St. Ambrose on the Sacrament of the Eucharist

Jul 25, 2011 21:16

As I mentioned previously, the treatise from St. Ambrose that we are currently discussing, On the Mysteries, originally was a sermon that he delivered to new Catholics just baptized at the Easter Vigil. After their baptism, which took place in a baptistry in a building separate from the church, they were led in solemn procession into the church, and there would receive their First Holy Communion.

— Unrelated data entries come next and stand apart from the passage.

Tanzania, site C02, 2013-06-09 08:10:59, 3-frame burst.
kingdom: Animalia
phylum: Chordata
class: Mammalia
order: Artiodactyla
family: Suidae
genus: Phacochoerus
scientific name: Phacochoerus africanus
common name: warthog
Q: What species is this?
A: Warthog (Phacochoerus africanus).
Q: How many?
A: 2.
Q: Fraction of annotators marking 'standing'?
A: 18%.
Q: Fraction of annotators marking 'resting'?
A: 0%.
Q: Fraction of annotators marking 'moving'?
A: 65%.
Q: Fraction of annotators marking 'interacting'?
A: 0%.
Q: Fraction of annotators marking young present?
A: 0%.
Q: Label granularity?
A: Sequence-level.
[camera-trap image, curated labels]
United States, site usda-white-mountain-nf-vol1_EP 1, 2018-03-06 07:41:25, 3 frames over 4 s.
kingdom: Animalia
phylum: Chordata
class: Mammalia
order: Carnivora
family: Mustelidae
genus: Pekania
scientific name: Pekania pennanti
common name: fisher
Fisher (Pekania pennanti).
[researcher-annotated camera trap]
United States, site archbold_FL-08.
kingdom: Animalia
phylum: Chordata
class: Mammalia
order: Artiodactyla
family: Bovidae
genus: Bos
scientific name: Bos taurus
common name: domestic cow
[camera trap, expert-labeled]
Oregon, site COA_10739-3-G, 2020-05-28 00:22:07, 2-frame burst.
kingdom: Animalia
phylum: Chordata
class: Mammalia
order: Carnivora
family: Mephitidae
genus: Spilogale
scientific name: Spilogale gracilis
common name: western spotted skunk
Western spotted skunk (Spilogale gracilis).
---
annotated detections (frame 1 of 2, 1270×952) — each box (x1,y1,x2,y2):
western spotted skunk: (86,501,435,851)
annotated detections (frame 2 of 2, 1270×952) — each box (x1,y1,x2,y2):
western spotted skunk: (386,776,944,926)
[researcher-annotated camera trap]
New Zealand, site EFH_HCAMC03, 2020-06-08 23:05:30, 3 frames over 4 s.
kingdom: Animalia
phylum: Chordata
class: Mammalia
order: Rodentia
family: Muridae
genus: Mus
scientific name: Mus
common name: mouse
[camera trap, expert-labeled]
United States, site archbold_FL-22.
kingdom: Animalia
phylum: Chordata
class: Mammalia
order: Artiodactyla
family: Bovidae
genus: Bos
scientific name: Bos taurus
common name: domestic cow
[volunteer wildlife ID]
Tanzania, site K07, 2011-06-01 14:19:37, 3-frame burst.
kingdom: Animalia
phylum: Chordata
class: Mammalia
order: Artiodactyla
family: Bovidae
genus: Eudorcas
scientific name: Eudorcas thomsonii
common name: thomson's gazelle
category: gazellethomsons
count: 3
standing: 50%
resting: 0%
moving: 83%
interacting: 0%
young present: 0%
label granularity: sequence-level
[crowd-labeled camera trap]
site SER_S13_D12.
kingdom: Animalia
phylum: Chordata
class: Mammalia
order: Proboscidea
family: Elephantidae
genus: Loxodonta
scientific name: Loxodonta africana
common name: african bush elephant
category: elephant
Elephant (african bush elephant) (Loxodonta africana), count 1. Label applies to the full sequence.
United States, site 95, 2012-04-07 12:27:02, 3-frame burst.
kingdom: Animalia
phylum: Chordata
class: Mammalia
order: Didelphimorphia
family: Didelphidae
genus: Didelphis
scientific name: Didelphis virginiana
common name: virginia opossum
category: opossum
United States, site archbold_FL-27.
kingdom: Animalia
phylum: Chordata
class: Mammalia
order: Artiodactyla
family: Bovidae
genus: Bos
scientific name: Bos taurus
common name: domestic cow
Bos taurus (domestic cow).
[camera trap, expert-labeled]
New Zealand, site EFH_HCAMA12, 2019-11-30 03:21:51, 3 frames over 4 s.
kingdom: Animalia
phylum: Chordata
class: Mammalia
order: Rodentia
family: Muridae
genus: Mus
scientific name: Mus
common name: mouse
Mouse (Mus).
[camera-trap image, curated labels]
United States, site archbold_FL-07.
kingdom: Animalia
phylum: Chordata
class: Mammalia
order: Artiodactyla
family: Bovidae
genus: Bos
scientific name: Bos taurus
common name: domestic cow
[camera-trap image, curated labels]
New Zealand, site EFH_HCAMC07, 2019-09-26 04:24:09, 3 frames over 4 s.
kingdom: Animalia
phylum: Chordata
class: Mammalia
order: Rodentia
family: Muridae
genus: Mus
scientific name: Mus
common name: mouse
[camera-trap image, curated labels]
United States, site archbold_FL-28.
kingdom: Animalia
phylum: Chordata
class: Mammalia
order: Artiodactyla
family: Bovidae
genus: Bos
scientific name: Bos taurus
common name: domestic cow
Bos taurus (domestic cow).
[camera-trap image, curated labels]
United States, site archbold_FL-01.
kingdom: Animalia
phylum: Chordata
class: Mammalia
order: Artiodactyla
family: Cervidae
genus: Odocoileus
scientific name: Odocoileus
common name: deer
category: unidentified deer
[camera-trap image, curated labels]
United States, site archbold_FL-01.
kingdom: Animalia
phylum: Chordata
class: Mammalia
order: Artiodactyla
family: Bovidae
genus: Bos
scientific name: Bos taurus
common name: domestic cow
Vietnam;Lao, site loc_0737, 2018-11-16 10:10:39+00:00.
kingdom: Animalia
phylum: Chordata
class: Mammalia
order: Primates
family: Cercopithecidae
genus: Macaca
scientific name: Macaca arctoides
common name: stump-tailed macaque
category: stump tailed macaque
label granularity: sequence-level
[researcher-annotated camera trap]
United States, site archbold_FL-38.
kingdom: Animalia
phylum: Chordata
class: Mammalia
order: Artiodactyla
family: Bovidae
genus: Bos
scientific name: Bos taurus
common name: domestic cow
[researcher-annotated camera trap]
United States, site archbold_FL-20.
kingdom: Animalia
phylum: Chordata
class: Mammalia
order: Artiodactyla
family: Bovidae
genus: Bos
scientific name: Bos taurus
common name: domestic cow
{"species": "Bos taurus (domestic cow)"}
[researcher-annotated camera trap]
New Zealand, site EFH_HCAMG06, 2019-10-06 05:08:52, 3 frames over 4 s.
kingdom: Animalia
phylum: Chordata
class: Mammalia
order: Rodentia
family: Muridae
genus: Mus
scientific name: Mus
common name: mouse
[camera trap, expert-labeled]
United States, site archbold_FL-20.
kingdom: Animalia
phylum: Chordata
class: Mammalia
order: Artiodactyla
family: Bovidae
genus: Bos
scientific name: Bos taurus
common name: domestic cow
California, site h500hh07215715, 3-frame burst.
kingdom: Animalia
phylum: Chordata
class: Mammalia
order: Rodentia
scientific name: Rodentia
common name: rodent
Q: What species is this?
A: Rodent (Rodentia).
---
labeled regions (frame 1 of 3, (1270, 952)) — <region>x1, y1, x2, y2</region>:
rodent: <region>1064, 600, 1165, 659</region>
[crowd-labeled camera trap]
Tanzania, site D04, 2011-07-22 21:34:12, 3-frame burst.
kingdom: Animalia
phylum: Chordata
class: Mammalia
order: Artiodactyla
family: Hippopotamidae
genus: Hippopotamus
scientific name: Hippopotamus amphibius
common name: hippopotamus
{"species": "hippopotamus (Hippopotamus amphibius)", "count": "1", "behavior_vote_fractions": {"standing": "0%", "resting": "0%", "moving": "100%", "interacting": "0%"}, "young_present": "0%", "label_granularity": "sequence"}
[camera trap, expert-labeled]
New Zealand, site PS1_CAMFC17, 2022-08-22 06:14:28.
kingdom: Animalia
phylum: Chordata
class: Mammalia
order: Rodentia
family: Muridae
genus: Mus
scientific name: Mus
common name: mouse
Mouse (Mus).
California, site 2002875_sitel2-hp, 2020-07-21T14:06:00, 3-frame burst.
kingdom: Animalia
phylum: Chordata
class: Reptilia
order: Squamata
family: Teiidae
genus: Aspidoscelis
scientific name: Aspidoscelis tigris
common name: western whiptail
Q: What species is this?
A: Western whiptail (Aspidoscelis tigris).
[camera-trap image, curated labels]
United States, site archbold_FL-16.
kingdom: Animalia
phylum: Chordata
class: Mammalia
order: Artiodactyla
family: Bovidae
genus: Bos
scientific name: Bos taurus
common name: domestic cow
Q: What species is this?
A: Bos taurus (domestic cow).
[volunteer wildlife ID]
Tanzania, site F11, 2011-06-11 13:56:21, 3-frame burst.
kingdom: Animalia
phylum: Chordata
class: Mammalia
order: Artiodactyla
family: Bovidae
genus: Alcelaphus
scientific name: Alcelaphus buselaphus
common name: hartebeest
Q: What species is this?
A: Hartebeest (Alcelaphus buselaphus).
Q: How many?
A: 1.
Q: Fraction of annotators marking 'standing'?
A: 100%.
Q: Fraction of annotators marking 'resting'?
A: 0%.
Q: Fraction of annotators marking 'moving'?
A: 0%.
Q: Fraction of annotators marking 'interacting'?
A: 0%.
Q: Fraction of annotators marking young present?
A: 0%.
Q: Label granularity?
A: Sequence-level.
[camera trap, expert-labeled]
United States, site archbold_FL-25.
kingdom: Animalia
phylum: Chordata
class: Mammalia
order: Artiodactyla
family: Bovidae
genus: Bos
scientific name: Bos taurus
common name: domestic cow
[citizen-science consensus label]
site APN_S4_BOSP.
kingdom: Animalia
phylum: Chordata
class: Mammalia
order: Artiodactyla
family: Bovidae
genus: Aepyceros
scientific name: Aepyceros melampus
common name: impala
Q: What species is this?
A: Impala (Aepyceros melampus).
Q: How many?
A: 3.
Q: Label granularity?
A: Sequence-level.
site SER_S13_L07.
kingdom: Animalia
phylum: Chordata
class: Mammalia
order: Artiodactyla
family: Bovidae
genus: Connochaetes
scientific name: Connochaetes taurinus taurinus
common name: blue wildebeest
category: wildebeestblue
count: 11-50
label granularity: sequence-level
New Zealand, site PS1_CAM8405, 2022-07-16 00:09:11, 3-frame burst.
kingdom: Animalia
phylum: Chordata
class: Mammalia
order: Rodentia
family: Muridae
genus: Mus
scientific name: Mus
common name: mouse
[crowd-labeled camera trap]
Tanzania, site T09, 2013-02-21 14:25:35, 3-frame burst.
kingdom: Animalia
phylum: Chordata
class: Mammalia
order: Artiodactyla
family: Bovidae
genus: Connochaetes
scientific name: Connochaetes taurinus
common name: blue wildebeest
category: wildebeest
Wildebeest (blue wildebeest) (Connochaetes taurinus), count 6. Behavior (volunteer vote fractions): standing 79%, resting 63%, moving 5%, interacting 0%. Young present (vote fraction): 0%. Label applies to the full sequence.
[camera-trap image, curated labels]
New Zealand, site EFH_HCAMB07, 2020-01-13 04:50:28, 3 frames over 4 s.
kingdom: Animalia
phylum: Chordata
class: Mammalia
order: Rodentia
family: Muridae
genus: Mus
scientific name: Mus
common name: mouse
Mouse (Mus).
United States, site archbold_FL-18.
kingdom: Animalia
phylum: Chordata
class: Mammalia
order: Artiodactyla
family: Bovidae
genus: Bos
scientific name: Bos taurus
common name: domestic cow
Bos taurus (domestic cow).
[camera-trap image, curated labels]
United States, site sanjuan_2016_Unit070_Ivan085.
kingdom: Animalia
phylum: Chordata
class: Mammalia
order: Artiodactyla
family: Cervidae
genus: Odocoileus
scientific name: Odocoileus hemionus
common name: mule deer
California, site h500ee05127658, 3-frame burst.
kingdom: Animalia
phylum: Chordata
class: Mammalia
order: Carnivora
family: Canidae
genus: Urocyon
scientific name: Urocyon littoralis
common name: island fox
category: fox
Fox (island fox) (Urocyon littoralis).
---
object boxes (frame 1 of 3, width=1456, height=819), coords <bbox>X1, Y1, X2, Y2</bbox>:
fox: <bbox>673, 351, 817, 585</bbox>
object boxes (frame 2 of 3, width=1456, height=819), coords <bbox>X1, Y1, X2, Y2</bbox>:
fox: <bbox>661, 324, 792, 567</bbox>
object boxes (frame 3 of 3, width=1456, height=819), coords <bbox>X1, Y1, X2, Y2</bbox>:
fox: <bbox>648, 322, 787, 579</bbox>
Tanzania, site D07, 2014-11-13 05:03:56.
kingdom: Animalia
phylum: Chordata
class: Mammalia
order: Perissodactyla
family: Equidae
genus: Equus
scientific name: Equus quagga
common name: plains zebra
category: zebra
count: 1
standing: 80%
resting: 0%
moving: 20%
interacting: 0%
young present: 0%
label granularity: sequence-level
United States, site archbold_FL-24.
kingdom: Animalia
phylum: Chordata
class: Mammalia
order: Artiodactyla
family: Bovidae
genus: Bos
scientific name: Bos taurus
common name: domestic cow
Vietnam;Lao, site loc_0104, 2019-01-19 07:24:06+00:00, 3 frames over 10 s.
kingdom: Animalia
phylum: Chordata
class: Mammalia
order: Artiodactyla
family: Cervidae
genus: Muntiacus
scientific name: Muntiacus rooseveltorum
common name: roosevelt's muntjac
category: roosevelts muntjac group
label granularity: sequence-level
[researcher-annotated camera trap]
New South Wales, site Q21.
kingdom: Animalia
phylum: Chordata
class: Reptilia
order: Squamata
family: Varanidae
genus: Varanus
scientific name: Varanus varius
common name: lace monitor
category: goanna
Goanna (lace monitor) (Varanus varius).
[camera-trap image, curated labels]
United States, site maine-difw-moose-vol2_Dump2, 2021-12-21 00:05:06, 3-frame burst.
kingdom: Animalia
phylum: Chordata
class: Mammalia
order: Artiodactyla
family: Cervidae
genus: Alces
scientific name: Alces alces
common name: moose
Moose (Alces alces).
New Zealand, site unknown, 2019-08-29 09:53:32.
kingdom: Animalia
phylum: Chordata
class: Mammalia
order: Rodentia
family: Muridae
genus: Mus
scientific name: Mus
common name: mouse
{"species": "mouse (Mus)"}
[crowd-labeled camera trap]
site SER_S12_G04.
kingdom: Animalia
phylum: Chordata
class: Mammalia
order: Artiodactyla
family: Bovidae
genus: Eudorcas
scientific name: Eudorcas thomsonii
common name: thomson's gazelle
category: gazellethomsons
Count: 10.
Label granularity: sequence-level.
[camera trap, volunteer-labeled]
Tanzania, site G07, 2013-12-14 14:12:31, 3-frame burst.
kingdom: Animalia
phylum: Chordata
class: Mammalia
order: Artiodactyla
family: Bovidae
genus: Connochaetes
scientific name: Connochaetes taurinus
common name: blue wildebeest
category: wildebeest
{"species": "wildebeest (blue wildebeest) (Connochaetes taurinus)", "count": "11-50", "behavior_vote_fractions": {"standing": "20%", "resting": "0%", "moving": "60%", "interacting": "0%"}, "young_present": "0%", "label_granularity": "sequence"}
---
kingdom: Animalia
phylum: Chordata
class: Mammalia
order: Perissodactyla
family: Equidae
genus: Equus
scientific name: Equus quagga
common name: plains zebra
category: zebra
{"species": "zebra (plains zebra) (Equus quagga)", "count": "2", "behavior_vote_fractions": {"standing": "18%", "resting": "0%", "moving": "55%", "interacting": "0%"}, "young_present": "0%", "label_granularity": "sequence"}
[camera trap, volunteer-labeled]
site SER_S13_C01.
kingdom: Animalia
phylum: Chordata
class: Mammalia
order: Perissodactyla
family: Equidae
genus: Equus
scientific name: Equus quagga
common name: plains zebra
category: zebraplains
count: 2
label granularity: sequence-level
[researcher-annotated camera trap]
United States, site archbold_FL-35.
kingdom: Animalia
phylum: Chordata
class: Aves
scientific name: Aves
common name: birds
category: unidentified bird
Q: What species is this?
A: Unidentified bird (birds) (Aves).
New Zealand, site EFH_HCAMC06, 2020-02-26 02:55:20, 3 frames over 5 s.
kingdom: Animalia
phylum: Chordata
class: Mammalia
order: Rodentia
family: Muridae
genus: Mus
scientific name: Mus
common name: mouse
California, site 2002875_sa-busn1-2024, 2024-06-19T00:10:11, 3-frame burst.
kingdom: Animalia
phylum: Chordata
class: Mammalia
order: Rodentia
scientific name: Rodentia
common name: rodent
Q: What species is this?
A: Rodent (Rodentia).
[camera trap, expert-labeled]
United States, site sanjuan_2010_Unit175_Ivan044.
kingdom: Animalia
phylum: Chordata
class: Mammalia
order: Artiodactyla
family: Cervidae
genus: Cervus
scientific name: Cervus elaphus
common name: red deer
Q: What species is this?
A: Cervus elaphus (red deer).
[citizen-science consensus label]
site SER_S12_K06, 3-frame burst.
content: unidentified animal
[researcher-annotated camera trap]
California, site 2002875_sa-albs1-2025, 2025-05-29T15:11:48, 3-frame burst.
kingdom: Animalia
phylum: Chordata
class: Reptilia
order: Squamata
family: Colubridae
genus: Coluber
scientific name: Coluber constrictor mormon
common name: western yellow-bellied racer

In the last post we left off right where Ambrose had finished talking about baptism and was now going to address to the newly baptized, as well as the whole congregation, about the inconceivable mystery of the Eucharist, that sacrament whereby ordinary bread and wine become the true Body and true Blood of Jesus Christ our Lord. Having received the gift of the Holy Spirit, the newly baptized are now ready to receive that gift which the Holy Spirit sanctifies. So Ambrose begins this part of the sermon:

The cleansed people, rich in these insignia [the gifts of the Holy Spirit], hasten to the altar of Christ, saying: 'And I shall go unto the altar of God who gives joy to my youth' (Ps 42:4). For the people, having put aside the defilements of ancient error, renewed in the youth of an eagle, hasten to approach that heavenly banquet. They come, therefore, and, seeing the sacred altar arranged, exclaim saying: 'Thou hast prepared a table in my sight.'

For Ambrose, the miracle of the Eucharist is the very same mystery as the miracle of the Incarnation. Just as conception in the womb of the Virgin Mary occurred in a way totally contrary to nature, but entirely through the action of the Holy Spirit, so too does the Word of God become incarnate in the bread and wine entirely contrary to nature, through the selfsame action of the Holy Spirit:

He it is Who is without mother according to His Godhead, for He was begotten of God the Father, of one substance with the Father; without a father according to His Incarnation, for He was born of a Virgin; having neither beginning nor end, for He is the beginning and end of all things, the first and the last. The sacrament, then, which you received is the gift not of man but of God, brought forth by Him Who blessed Abraham the father of faith, whose grace and deeds we admire.